Apesar dos muitos compromissos em casa cuidando dos filhos e do marido, na igreja, na escola à noite concluindo o magistério, Lediana não larga o artesanato.

“Acho que fica quem gosta de fazer. Tem que ter muita paciência, tem que gostar de fazer. Dá uma renda sim quando a gente pega e tem mais tempo para fazer”.

Achar tempo é um dos desafios de Rosangela Maria Cavalheiro, que faz parte da associação há 6 anos e está recém-casada.“Trabalho de casa, cuidar de marido. Isso atrapalha um pouco. Mas dá dinheiro sim. Trabalhando bastante dá”.

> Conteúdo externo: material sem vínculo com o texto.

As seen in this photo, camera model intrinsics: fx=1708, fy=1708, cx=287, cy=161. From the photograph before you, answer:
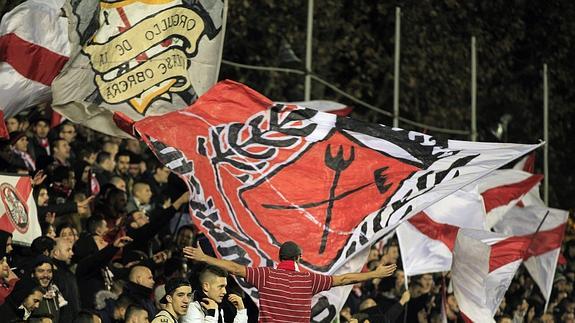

Além de esforço e dedicação, Maria Ondina dos Santos Martinotto revela outra característica importante: vocação.

“Vale a pena. Mas para fazer esse trabalho precisa de dedicação, criatividade e paciência. Tem que saber costurar um pouquinho. Desde pequena sempre gostei de arte. Sempre estava criando alguma coisa, pintando, bordando, dançando na escola. Com 14 anos comecei a fazer cursos de artes, de costura, de trabalho manuais. Depois de 2005, eu formei em artes plásticas”, lembra Maria Ondina, que está na lista de fundadoras do grupo.

Casada com um pesquisador e produtor do Distrito de Cangas, a 20 km de Poconé, Maria Ondina divide seu tempo cuidando da família, dos animais, das plantas frutíferas e medicinais, e produzindo as peças de arte que tanto se orgulha.